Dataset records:
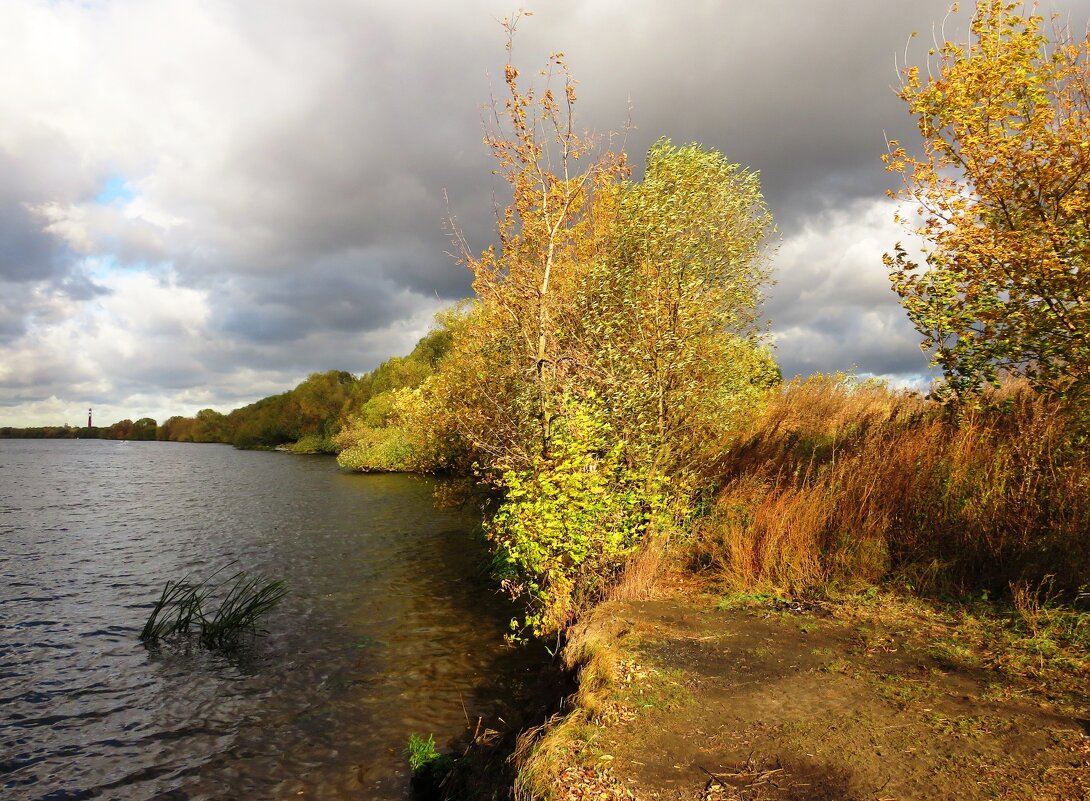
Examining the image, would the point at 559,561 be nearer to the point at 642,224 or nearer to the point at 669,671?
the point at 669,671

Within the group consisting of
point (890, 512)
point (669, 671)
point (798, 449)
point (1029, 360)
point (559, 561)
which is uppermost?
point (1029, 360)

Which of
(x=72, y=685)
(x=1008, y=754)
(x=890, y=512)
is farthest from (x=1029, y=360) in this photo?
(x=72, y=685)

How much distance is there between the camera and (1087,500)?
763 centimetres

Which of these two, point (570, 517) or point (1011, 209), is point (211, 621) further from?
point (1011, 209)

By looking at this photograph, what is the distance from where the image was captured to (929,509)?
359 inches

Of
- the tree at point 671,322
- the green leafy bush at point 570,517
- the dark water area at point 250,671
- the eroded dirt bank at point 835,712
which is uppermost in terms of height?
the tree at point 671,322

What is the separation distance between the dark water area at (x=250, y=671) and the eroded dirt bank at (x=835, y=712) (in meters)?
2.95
* * *
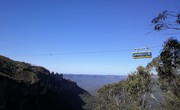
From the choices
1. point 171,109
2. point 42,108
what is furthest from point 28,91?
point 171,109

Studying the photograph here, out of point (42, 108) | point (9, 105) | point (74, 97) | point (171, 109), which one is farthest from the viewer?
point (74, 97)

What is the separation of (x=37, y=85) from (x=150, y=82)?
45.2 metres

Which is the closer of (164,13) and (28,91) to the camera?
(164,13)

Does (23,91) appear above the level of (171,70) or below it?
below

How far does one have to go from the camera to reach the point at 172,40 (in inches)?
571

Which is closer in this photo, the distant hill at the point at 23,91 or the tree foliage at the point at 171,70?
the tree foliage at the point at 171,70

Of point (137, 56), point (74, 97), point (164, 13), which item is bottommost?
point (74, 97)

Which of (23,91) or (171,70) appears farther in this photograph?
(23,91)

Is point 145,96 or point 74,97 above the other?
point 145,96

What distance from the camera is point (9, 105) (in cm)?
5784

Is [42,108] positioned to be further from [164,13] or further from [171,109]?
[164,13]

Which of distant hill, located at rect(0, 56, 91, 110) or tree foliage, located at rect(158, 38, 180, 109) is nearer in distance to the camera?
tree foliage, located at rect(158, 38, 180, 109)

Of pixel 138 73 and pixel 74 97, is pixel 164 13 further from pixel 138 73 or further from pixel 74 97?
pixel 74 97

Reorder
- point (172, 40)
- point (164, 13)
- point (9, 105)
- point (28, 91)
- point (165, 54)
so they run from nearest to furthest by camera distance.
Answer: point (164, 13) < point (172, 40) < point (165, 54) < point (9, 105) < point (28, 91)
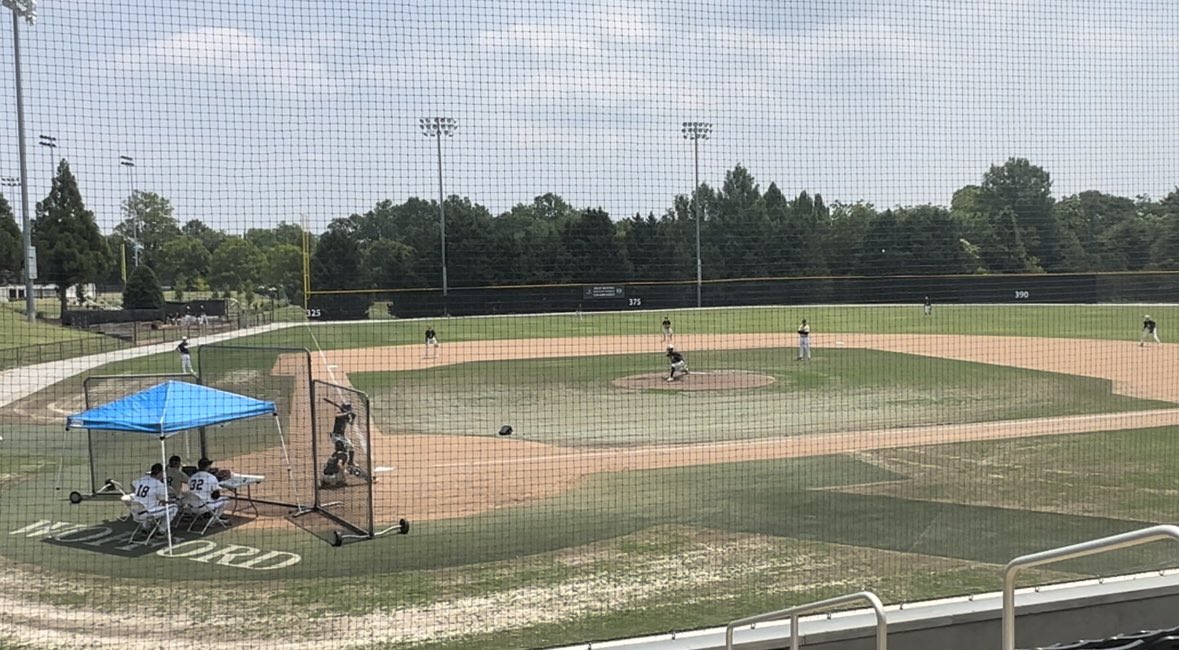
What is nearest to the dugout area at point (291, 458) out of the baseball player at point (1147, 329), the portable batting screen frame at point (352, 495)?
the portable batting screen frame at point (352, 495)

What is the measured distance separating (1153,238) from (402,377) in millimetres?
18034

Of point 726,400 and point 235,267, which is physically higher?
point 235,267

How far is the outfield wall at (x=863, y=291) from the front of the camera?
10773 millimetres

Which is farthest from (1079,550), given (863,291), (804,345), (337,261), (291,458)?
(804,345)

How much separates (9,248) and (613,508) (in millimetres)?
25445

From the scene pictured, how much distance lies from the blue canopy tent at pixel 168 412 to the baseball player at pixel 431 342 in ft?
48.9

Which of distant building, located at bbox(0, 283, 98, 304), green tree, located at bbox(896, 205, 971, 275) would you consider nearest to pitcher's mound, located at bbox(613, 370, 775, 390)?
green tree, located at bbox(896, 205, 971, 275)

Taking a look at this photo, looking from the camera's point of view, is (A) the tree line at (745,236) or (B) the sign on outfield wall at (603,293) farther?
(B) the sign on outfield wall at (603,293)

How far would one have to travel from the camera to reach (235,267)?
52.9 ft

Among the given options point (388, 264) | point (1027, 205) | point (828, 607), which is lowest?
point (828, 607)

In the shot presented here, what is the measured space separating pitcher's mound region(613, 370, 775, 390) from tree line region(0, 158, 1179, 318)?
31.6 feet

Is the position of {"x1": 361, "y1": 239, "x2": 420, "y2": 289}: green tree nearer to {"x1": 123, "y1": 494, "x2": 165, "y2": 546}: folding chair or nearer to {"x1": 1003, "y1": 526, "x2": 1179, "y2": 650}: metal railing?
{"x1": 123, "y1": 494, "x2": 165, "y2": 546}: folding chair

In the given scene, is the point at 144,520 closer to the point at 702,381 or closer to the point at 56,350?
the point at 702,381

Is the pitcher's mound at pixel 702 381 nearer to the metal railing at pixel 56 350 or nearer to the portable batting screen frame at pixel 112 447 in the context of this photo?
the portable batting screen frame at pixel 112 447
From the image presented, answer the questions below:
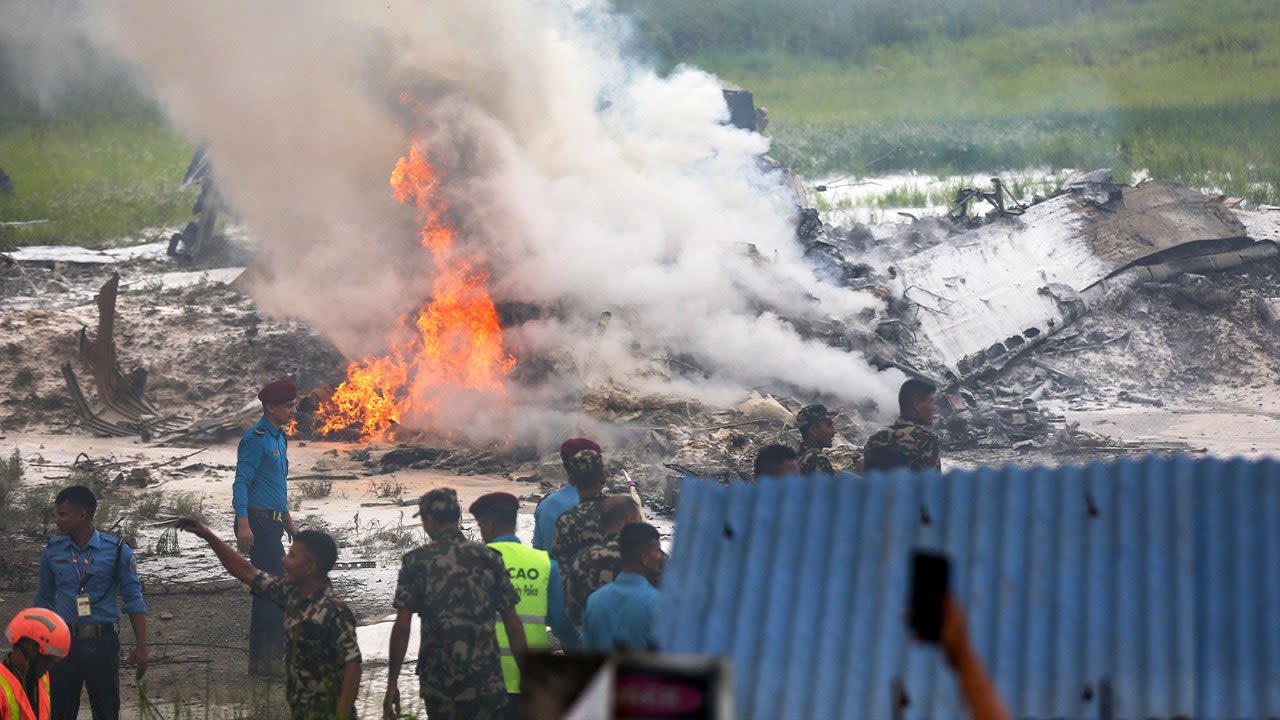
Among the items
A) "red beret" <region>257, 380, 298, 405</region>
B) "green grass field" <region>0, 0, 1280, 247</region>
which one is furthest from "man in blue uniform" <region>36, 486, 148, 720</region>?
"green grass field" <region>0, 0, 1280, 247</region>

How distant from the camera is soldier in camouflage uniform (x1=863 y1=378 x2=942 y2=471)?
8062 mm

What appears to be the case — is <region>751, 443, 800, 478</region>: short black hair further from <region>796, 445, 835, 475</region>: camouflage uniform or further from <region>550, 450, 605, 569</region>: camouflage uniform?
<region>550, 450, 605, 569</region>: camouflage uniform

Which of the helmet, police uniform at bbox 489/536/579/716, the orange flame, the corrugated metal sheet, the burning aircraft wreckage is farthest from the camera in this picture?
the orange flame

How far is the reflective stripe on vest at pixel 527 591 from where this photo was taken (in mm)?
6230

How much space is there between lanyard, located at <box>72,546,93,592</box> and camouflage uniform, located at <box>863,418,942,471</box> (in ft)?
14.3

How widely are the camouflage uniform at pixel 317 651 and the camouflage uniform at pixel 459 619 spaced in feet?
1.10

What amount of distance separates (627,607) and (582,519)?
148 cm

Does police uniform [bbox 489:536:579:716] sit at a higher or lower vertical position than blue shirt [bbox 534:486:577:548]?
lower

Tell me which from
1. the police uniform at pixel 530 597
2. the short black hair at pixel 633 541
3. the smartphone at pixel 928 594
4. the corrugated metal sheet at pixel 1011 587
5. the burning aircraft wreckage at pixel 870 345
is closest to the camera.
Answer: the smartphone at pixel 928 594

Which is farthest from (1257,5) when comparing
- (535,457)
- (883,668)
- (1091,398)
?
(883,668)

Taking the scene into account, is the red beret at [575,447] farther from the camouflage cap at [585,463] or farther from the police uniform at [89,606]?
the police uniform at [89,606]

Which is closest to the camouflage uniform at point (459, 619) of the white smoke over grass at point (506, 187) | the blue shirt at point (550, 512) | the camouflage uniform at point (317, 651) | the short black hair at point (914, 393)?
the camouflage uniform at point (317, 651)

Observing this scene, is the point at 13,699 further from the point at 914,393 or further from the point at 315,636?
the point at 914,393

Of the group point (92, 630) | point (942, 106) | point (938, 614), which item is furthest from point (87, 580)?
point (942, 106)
==
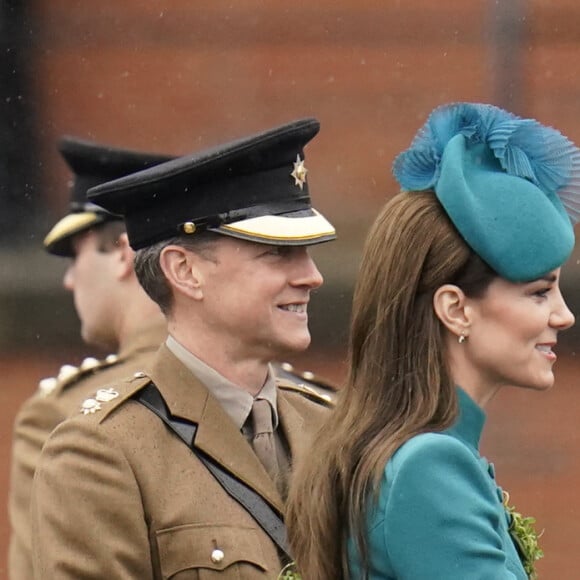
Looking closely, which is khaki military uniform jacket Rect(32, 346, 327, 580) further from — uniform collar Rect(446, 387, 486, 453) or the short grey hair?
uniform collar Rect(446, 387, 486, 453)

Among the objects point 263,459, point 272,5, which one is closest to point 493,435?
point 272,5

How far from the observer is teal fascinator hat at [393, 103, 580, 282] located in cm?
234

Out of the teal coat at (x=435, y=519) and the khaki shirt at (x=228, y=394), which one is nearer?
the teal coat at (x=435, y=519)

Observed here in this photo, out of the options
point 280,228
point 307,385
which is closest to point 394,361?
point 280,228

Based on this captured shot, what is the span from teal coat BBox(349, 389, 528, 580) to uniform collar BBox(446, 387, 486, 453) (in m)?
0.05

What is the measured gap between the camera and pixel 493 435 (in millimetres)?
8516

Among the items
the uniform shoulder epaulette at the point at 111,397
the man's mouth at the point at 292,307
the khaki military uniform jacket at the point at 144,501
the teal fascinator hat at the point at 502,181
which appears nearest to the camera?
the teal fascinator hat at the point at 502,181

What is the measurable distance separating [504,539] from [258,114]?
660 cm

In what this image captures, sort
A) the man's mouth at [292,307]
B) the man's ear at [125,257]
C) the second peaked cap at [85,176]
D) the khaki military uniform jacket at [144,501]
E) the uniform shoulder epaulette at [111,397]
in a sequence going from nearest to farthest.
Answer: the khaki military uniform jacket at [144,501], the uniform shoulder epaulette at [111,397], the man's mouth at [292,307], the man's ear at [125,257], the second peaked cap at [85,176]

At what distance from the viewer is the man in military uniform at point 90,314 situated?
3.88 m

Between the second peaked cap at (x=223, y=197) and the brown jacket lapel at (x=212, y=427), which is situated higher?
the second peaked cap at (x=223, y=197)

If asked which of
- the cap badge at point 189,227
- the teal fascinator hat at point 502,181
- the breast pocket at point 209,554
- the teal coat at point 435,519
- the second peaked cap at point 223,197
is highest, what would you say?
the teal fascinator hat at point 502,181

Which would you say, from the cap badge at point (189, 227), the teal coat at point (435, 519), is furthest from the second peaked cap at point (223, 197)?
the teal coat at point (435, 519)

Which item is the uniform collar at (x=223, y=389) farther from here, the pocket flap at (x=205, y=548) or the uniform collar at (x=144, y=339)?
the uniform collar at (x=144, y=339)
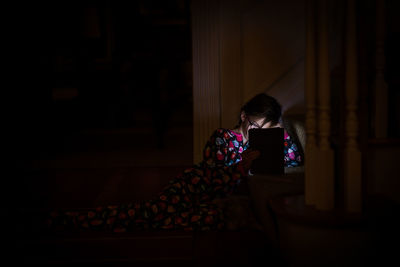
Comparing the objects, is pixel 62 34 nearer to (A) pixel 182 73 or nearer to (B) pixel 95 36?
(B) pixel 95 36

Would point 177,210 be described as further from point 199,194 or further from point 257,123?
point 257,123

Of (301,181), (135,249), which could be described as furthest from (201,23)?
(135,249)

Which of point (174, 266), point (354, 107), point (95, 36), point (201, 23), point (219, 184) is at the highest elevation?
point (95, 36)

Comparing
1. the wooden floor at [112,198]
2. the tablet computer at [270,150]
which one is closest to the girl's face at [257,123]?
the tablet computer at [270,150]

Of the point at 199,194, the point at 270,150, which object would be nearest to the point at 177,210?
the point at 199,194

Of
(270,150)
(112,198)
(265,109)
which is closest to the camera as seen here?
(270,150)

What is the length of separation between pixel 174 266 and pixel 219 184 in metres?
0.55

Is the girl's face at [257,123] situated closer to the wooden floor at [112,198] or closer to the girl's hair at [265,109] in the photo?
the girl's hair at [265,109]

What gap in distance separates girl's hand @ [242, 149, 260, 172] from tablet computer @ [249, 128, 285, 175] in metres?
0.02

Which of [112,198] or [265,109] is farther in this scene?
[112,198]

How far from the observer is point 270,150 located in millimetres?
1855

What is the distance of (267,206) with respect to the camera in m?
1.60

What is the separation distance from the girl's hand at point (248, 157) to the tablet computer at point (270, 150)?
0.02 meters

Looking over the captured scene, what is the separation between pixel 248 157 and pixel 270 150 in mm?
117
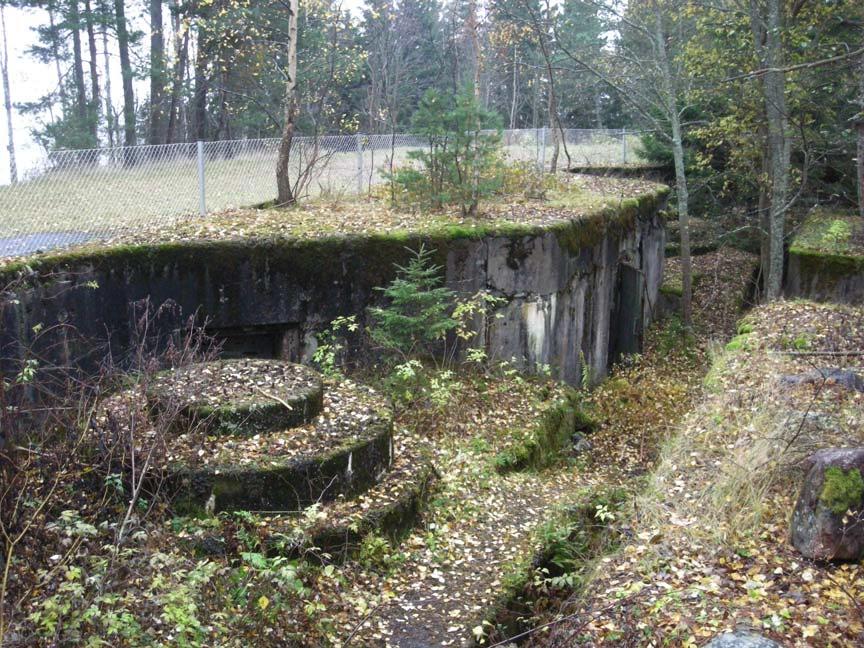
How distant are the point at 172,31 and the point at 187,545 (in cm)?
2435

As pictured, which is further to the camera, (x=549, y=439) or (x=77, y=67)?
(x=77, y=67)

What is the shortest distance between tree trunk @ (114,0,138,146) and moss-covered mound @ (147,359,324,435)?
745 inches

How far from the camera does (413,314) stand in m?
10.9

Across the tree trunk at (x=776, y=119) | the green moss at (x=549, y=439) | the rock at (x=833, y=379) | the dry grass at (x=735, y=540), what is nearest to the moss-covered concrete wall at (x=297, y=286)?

__Problem statement__: Count how many lines of the records above include the string "covered", and reply with only that number.

__Solution to this problem__: 2